- **記述課題 A**: 文書抜粋に符号付きで記載されている構成要素を、符号とともにすべて列挙してください。
- **記述課題 B**: エントリのうち、「What is pixel」を含む行から「4827 millimetres」を含む行までを、両端の行も含めて一字一句そのまま再現してください。

説明

太陽エネルギ利用システム

【課題】太陽エネルギの利用効率を従来よりも向上させた太陽エネルギ利用システムを提供する。
【解決手段】太陽電池1を備え、太陽電池1により電力を得る太陽エネルギ利用システムにおいて、太陽電池1を冷却する第1熱交換器2と、第1熱交換器2に接続されたヒートポンプ3と、第1熱交換器2とヒートポンプ3との間で熱媒を循環させる循環ポンプ4と、循環ポンプ4による流量を変更する流量制御部5を備えている、又は、太陽電池1を備え、太陽電池1により電力を得る太陽エネルギ利用システムにおいて、太陽電池1を冷却する第1熱交換器2と、第1熱交換器2に接続された第2熱交換器3eと、第1熱交換器2と第2熱交換器3eとの間で熱媒を循環させる循環ポンプ4と、循環ポンプ4による流量を変更する流量制御部5を備えている、ことを特徴とする、太陽エネルギ利用システム。

- **入力データ**:
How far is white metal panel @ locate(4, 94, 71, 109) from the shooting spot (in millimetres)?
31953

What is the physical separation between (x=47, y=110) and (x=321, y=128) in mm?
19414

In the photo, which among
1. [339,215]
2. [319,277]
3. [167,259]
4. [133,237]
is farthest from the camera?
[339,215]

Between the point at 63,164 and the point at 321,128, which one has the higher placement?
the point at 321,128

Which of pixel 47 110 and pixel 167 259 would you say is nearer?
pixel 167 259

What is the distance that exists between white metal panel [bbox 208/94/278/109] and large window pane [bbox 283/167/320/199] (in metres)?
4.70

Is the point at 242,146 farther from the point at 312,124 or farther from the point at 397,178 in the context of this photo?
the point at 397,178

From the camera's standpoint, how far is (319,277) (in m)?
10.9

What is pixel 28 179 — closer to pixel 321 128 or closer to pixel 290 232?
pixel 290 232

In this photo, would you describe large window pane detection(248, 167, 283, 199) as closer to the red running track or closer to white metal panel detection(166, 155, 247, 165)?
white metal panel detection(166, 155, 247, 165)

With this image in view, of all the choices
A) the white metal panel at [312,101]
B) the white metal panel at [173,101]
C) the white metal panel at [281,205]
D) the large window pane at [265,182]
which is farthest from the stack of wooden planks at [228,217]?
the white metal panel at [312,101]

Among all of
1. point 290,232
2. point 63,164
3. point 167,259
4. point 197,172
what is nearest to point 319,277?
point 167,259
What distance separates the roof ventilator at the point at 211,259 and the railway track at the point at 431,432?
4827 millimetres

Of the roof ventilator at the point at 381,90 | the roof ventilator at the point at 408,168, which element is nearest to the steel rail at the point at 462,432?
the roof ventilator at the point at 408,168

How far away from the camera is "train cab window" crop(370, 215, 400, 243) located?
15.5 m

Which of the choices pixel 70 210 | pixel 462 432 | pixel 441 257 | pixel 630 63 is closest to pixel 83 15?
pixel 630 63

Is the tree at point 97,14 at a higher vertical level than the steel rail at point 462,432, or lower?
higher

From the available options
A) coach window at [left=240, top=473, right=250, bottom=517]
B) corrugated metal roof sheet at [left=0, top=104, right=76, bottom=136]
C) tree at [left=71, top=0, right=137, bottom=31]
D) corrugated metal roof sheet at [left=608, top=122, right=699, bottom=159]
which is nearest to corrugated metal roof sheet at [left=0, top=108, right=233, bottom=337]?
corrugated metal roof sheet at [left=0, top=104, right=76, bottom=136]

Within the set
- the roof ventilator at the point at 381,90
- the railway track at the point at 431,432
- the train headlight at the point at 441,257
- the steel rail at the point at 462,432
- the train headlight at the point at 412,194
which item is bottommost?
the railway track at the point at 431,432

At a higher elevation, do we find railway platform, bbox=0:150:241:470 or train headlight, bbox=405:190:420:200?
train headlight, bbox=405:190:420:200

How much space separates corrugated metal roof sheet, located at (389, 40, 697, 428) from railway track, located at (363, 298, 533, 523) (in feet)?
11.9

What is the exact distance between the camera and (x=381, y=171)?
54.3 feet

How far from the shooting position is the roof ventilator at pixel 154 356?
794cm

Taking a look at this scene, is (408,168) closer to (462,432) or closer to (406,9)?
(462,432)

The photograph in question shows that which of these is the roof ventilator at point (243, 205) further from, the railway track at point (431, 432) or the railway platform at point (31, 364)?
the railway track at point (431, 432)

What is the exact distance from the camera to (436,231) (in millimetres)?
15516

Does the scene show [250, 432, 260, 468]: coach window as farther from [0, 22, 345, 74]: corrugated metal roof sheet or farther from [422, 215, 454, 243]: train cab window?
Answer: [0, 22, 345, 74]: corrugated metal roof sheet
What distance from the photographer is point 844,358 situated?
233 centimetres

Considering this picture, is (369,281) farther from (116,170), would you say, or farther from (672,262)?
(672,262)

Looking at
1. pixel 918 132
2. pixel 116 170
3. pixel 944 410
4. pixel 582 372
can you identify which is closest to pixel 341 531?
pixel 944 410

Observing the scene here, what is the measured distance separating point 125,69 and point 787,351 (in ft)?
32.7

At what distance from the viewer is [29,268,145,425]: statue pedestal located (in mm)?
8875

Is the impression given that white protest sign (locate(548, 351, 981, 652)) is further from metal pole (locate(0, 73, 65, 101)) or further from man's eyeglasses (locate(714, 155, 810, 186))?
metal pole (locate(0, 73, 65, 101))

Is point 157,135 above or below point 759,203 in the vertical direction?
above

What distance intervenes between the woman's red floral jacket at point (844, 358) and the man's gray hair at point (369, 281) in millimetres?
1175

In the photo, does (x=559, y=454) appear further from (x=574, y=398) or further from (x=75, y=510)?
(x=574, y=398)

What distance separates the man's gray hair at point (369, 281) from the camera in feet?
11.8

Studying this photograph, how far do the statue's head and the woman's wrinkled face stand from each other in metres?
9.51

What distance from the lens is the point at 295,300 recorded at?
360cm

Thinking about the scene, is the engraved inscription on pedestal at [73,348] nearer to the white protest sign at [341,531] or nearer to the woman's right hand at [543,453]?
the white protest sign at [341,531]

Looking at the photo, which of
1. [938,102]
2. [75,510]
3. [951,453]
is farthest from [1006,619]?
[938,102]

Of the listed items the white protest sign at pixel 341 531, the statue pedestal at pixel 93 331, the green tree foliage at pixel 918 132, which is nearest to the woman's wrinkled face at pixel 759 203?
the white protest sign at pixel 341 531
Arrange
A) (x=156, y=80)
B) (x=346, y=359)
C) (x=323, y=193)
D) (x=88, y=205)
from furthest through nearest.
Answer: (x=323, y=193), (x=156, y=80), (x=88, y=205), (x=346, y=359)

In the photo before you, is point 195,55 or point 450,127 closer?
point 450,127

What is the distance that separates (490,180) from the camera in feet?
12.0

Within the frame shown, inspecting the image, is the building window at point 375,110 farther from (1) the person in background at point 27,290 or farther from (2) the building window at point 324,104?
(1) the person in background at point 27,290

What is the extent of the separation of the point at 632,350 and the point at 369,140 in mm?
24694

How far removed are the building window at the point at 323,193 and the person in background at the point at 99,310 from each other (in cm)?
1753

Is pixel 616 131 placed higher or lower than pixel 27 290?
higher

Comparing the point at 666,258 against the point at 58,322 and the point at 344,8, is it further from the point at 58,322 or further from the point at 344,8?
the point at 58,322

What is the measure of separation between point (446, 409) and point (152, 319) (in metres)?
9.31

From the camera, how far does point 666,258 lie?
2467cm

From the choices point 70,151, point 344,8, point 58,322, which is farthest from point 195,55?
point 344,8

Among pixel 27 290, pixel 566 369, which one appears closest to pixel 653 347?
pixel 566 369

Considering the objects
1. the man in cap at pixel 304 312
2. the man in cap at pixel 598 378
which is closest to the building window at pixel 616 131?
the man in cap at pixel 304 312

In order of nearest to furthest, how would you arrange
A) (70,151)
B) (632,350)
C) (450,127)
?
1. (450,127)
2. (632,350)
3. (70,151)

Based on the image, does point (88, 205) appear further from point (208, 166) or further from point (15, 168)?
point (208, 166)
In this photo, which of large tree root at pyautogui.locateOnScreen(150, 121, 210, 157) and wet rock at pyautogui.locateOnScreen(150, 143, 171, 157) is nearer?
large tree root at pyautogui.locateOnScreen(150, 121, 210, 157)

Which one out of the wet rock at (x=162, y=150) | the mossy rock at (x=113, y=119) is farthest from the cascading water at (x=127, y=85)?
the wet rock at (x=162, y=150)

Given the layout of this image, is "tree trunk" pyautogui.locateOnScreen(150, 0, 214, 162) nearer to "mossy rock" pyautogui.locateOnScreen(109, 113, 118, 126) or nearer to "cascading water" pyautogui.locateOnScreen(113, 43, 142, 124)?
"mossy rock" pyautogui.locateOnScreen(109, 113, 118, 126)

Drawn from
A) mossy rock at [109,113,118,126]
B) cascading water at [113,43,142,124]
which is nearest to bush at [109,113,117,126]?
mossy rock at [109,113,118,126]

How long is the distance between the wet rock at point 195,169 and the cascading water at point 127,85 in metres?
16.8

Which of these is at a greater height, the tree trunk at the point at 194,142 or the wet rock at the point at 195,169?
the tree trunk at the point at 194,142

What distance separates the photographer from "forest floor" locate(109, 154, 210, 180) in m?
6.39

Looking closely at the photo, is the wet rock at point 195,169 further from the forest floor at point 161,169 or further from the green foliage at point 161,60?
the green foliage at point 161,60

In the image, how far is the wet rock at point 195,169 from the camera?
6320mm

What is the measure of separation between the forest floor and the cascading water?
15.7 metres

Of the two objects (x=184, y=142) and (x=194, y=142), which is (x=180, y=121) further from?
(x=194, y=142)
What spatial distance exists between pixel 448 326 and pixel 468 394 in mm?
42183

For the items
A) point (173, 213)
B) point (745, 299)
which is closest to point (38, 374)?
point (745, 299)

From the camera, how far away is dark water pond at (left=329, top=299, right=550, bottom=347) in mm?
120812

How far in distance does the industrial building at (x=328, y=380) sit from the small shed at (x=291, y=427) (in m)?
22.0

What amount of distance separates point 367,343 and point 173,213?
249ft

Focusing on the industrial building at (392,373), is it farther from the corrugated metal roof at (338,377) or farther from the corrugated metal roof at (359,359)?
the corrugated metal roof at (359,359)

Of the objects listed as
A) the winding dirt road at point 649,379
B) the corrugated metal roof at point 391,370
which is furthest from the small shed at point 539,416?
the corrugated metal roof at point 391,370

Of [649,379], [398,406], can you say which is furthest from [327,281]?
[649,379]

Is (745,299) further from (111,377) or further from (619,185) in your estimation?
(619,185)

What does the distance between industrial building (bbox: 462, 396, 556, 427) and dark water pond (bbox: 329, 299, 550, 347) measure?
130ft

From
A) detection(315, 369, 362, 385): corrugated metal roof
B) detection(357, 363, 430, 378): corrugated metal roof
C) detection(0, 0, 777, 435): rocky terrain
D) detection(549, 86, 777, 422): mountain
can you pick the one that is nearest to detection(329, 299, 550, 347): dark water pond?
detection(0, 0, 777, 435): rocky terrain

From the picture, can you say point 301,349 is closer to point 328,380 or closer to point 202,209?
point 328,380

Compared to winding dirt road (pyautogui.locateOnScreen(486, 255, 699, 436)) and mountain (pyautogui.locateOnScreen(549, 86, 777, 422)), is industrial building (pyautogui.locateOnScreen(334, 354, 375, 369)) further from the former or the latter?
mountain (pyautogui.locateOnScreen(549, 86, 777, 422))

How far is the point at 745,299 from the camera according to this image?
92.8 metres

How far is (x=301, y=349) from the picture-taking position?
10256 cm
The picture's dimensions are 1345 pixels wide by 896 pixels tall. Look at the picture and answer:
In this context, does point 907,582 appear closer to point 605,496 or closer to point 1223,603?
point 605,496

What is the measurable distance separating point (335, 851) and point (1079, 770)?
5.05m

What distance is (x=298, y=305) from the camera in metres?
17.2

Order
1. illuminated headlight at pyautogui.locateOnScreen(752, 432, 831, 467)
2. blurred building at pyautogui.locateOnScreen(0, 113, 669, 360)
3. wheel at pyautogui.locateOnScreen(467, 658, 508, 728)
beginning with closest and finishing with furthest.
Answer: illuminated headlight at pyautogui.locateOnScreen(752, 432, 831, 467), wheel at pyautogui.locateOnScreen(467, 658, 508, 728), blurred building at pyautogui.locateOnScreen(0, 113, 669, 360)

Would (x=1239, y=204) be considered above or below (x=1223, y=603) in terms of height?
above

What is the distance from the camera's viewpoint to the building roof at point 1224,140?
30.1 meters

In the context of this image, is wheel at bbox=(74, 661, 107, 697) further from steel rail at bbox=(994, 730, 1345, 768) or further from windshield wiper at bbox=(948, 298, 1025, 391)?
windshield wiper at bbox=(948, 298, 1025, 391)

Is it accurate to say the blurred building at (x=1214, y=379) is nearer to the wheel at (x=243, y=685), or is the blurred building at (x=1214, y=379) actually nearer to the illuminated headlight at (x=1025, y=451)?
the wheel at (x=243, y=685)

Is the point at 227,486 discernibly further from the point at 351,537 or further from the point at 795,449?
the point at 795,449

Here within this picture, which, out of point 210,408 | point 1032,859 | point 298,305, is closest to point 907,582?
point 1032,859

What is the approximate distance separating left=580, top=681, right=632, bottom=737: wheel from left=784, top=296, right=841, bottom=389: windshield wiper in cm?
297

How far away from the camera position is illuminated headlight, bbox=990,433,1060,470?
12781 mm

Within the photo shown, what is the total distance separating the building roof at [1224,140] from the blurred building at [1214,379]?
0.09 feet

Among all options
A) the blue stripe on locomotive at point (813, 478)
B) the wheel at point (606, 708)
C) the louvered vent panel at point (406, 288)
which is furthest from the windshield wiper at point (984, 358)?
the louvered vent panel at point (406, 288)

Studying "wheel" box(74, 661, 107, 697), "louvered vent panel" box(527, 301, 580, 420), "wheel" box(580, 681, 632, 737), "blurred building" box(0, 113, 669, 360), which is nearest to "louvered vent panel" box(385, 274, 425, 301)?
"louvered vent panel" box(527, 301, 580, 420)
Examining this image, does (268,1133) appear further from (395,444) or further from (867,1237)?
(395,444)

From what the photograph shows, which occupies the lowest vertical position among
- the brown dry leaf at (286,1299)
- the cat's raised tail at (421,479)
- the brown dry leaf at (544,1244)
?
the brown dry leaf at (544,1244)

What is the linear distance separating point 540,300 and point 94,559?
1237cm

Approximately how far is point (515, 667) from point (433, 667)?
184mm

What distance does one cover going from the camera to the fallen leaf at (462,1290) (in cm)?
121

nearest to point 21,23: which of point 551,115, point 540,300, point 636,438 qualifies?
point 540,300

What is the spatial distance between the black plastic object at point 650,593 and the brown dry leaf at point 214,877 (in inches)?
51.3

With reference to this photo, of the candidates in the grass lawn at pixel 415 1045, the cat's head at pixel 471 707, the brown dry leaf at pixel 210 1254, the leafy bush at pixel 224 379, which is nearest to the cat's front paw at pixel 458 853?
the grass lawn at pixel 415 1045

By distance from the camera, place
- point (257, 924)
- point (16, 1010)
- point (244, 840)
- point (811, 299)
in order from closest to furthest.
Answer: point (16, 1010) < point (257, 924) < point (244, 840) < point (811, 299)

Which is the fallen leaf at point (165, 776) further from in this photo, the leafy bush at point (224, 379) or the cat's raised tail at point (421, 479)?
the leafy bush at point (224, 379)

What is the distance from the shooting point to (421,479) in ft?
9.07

- **完全解答 A**:
太陽電池1
第1熱交換器2
ヒートポンプ3
第2熱交換器3e
循環ポンプ4
流量制御部5

- **完全解答 B**:
What is pixel 28 179 — closer to pixel 321 128 or closer to pixel 290 232?
pixel 290 232

In this photo, would you describe large window pane detection(248, 167, 283, 199) as closer to the red running track or closer to white metal panel detection(166, 155, 247, 165)?
white metal panel detection(166, 155, 247, 165)

With this image in view, of all the choices
A) the white metal panel at [312,101]
B) the white metal panel at [173,101]
C) the white metal panel at [281,205]
D) the large window pane at [265,182]
which is farthest from the stack of wooden planks at [228,217]?
the white metal panel at [312,101]

Among all of
1. point 290,232
2. point 63,164
3. point 167,259
4. point 197,172
what is nearest to point 319,277?
point 167,259
What distance separates the roof ventilator at the point at 211,259 and the railway track at the point at 431,432?
4827 millimetres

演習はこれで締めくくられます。